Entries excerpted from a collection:
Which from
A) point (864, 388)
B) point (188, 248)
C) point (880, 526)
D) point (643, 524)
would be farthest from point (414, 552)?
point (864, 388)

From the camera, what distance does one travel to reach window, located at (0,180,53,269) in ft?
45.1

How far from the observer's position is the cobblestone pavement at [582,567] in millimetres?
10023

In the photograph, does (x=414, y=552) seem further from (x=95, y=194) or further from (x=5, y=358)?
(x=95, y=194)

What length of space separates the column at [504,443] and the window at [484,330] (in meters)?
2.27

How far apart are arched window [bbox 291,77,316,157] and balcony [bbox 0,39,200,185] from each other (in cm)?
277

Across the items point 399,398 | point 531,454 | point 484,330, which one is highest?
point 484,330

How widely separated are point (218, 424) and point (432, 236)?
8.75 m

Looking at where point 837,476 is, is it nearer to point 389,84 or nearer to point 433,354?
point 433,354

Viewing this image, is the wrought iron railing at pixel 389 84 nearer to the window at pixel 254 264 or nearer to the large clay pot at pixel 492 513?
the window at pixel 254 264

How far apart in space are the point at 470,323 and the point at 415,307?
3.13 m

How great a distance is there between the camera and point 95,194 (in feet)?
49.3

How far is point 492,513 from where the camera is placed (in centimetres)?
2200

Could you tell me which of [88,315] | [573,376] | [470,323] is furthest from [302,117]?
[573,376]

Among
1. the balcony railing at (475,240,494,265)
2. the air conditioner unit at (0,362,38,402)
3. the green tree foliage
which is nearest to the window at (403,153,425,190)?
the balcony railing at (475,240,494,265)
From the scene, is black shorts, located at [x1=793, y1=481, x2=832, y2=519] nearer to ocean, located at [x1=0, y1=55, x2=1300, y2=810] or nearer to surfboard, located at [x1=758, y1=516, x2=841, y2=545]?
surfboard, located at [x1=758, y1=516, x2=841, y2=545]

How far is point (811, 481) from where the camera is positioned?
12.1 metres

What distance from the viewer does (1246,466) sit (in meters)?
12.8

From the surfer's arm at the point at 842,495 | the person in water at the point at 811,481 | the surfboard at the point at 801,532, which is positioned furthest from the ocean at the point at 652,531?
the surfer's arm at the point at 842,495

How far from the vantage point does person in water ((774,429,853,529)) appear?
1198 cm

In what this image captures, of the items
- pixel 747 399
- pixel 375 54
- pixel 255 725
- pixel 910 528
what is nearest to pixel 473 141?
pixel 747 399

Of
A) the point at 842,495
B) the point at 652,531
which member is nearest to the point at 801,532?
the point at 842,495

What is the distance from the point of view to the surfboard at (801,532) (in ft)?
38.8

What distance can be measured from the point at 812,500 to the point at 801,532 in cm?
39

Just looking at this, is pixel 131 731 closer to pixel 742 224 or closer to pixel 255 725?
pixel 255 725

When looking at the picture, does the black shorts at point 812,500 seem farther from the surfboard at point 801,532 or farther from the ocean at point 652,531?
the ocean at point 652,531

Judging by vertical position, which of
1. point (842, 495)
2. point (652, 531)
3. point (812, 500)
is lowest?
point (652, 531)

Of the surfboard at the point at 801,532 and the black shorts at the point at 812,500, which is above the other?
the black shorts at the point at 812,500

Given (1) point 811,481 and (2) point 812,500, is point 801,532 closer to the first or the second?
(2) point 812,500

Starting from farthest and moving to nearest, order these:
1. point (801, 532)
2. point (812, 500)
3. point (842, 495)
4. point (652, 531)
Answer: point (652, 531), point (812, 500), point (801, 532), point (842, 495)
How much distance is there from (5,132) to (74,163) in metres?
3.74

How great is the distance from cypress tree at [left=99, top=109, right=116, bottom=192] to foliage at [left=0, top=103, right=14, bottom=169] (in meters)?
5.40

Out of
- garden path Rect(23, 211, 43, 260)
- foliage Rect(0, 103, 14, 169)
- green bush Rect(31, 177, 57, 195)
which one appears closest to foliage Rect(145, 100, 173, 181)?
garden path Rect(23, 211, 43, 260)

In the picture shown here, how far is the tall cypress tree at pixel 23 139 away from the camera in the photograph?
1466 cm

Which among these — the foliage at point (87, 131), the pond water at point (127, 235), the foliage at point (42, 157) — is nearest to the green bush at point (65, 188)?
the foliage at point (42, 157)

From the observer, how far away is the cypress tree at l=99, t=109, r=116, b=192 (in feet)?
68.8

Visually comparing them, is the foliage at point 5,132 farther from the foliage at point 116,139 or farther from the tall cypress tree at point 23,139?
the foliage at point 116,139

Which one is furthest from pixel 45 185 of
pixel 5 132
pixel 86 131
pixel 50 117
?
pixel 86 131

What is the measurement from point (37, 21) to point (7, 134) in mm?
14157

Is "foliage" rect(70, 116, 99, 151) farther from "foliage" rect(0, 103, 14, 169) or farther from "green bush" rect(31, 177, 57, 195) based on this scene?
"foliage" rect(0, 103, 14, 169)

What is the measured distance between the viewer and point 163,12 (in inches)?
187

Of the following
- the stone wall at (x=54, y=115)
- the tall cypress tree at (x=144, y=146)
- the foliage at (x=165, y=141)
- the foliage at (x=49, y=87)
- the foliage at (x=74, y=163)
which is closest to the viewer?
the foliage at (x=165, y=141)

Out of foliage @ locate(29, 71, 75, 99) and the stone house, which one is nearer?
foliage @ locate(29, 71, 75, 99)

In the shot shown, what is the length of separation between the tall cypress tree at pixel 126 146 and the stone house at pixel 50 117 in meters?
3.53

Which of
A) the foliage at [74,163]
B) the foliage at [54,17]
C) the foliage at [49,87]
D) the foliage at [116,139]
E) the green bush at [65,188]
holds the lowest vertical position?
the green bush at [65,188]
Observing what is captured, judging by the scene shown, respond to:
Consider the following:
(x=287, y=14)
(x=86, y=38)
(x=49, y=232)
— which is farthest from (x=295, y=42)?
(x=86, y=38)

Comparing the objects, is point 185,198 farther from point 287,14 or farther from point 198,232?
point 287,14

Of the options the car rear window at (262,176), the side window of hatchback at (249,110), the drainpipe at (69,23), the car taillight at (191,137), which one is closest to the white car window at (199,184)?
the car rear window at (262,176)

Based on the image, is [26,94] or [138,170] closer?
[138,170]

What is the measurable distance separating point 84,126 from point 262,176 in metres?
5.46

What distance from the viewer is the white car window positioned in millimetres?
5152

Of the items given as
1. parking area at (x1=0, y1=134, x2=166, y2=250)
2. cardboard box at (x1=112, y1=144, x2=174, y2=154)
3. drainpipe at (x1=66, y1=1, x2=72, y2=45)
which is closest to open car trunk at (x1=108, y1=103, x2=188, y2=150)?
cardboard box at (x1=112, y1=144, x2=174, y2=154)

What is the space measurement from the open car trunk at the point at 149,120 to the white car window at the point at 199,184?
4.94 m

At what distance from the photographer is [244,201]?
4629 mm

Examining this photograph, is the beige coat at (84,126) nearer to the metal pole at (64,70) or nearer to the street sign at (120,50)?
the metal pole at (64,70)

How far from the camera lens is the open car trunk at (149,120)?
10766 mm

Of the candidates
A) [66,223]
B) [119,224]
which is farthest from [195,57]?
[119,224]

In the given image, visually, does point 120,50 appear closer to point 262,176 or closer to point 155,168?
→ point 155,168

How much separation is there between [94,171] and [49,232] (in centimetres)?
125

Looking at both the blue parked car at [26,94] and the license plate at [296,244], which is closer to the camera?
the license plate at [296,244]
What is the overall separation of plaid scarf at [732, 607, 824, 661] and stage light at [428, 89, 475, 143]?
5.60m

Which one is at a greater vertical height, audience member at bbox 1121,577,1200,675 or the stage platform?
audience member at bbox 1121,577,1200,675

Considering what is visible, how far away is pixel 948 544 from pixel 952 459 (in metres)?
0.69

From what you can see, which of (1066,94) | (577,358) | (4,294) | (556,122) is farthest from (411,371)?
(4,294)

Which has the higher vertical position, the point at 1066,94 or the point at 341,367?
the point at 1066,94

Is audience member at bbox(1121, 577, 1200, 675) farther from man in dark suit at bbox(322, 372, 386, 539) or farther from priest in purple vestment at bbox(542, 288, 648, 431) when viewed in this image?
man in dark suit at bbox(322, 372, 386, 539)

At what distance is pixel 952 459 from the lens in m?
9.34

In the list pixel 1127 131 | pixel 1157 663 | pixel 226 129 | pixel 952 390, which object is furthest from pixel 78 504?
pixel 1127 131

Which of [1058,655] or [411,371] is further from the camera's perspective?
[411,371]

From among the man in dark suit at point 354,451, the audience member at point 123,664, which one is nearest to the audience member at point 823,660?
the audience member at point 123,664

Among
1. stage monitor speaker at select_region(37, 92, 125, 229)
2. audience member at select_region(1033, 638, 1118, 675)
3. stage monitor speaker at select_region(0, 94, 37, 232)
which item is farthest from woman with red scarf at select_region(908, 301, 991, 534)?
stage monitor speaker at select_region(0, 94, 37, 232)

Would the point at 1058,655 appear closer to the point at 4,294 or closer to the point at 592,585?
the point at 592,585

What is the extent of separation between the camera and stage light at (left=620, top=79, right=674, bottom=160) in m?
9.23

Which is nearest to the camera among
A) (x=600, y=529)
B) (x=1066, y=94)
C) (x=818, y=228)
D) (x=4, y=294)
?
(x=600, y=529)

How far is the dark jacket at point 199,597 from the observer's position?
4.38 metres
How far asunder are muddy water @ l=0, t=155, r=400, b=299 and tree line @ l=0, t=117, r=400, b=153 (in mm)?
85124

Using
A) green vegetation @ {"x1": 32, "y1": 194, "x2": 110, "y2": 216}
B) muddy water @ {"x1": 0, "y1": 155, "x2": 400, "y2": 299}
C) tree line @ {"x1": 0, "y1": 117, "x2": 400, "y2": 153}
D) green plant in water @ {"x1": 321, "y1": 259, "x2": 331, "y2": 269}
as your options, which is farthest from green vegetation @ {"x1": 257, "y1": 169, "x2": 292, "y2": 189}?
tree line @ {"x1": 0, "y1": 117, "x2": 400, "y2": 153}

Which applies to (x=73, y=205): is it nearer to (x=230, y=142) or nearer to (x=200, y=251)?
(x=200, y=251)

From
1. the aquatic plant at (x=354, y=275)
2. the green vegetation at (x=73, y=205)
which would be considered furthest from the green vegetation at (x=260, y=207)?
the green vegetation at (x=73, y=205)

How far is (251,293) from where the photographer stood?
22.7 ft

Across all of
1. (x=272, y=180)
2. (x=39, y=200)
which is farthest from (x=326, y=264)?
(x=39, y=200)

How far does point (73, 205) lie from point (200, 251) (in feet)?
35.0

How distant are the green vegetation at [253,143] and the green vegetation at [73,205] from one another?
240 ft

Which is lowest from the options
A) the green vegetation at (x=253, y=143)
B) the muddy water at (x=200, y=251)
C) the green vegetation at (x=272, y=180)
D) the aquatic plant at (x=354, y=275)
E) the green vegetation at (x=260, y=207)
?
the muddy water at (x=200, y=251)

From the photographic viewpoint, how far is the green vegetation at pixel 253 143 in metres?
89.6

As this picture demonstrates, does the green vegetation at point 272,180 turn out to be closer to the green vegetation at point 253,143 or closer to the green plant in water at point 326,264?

- **Written request**
Could you rewrite the stretch from the line containing "From the photographic" through the end of the entries, replacing every "green vegetation" with "green foliage" and leaving everything else unchanged?

- **Solved exercise**
From the photographic viewpoint, how far is the green foliage at pixel 253 143 in metres?
89.6

As this picture demonstrates, does the green foliage at point 272,180 turn out to be closer to the green foliage at point 253,143 or closer to the green plant in water at point 326,264?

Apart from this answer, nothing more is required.